- _EXERCISE REQUIREMENTS_
Here is a listing, set out below; repeat its lines from the one with "SAP Accounting TCodes" to the last, both included, and leave out the pictures.

== RECORDS FOR THE EXERCISE

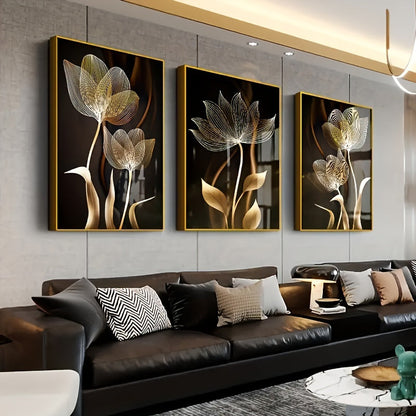 Skorter | 3-piece Luxe Canvas Posters - Golden Flowers Artwork, Wall Decoration for Living Room, Bedroom, Office, Hallway, and Kitchen, Without Frame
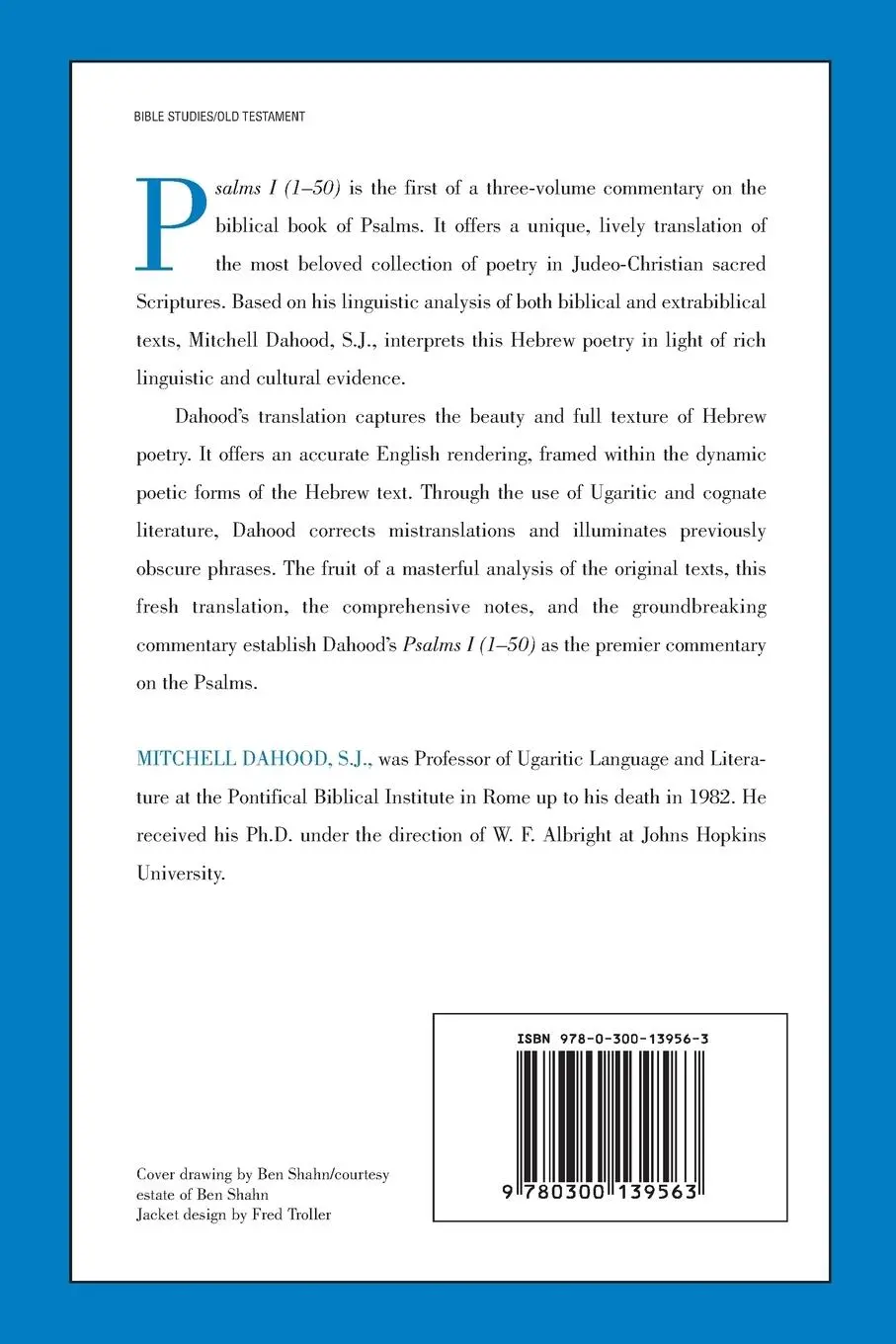 Rückseite: 9780300139563 | Psalms I 1-50 | Mitchell Dahood | Taschenbuch | Englisch | 2007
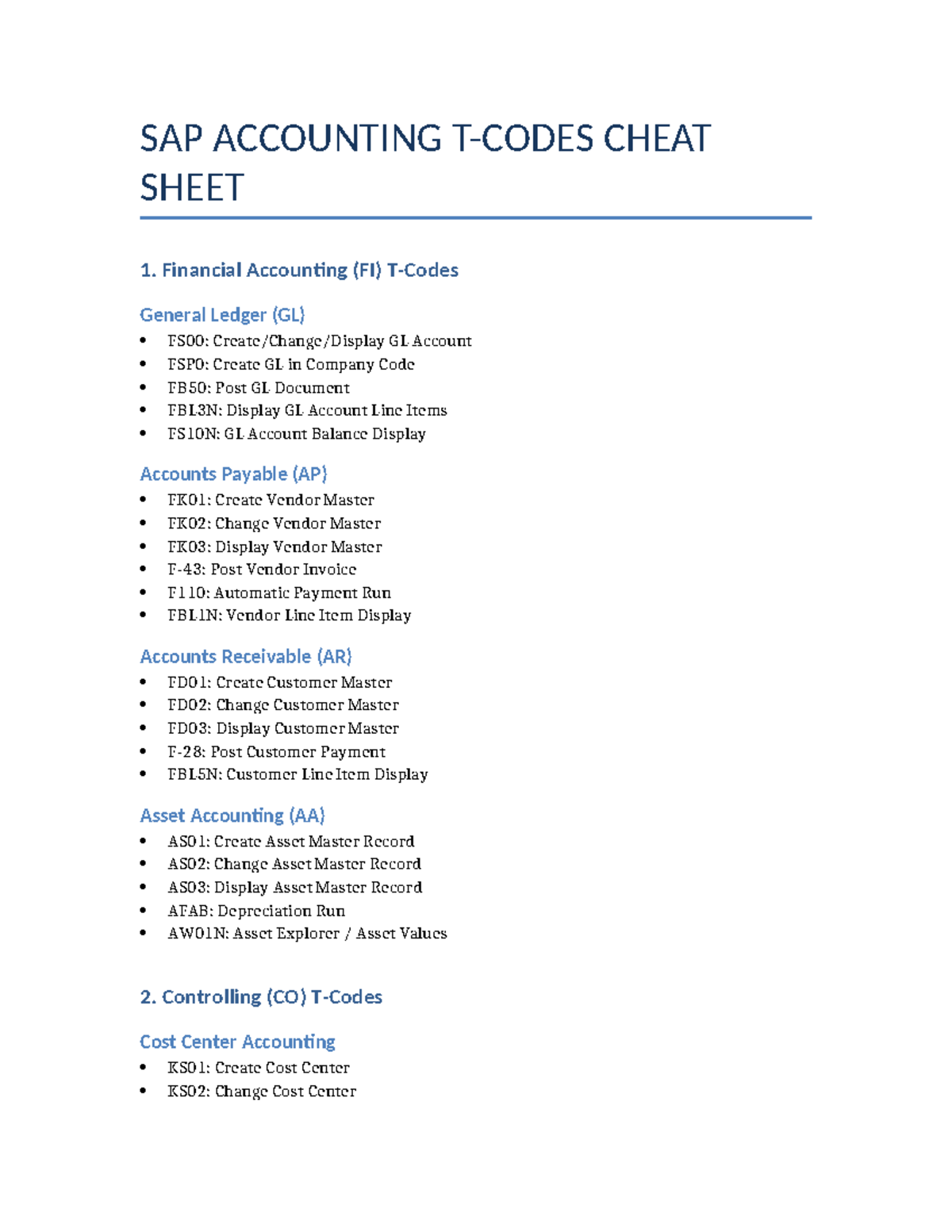 SAP Accounting TCodes Cheat Sheet: FI, CO, AP, AR, AA - Studocu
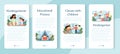 Kindergartener mobile application banner set. Professional nany and children.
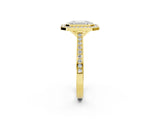 Yellow gold Emerald Cut Halo Bezel Diamond Pave Band Ring_11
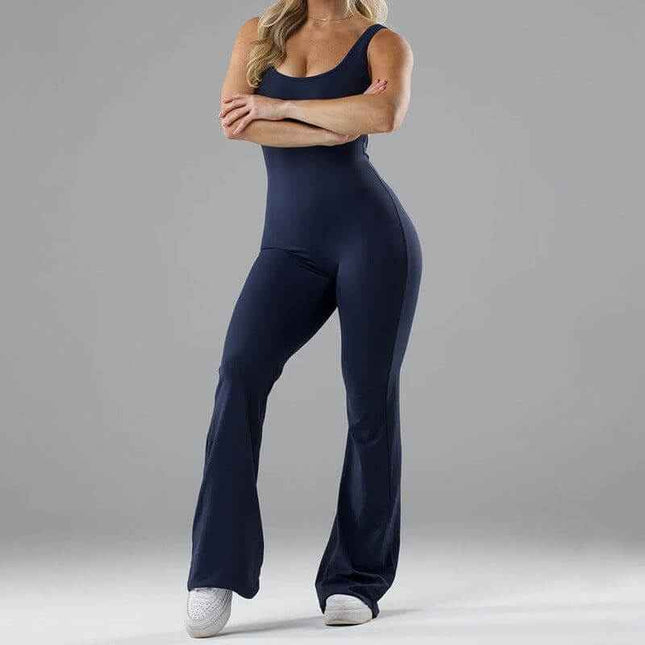 Slim Fit Hip Raise backless exercise jumpsuit in black, enhancing stylish workout look.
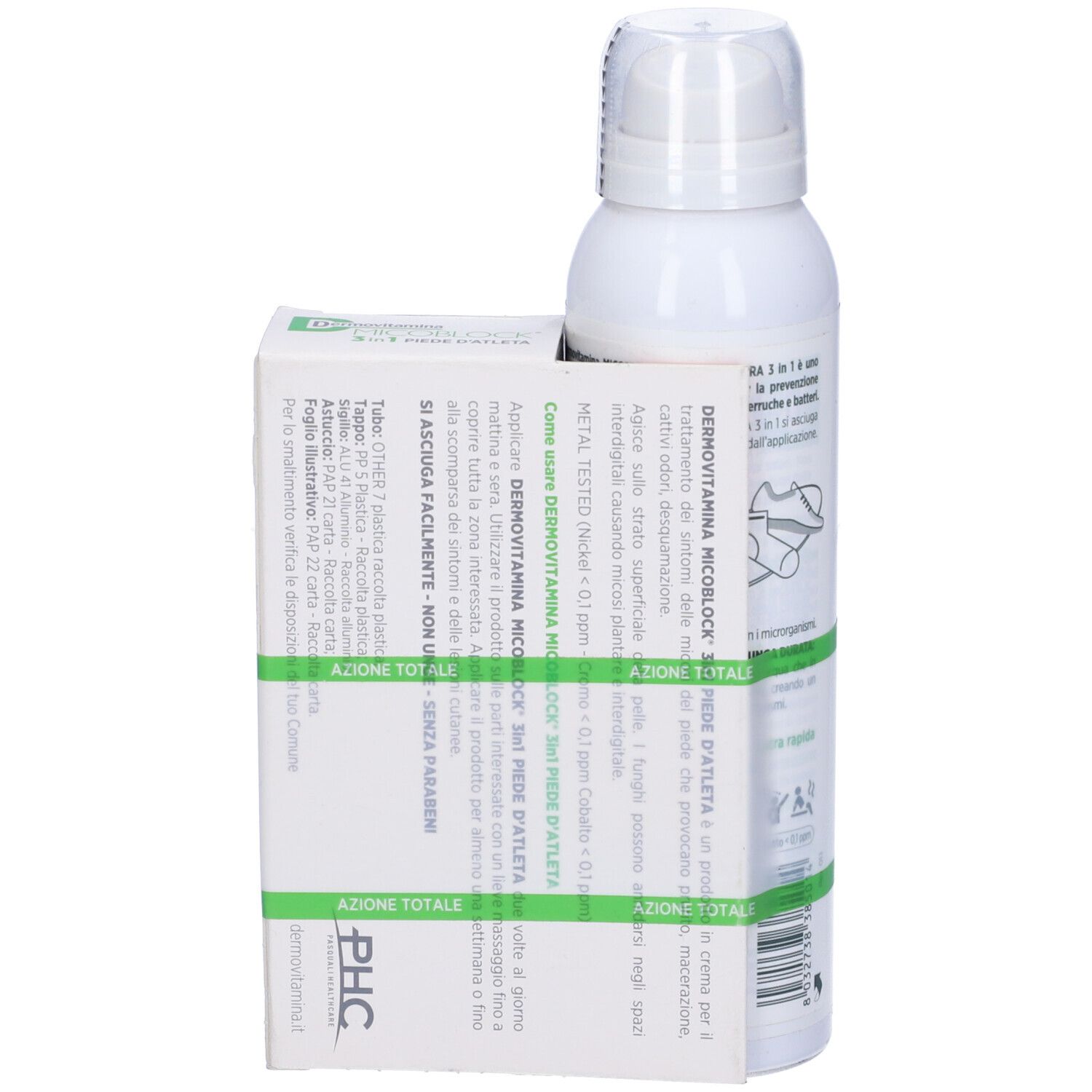 Scatola e flacone spray. Scatola con informazioni sul prodotto. Flacone spray bianco con erogatore.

====

- _TASK RESULT_
 SAP Accounting TCodes Cheat Sheet: FI, CO, AP, AR, AA - Studocu
 Kindergartener mobile application banner set. Professional nany and children.
 Yellow gold Emerald Cut Halo Bezel Diamond Pave Band Ring_11
 Slim Fit Hip Raise backless exercise jumpsuit in black, enhancing stylish workout look.
 Scatola e flacone spray. Scatola con informazioni sul prodotto. Flacone spray bianco con erogatore.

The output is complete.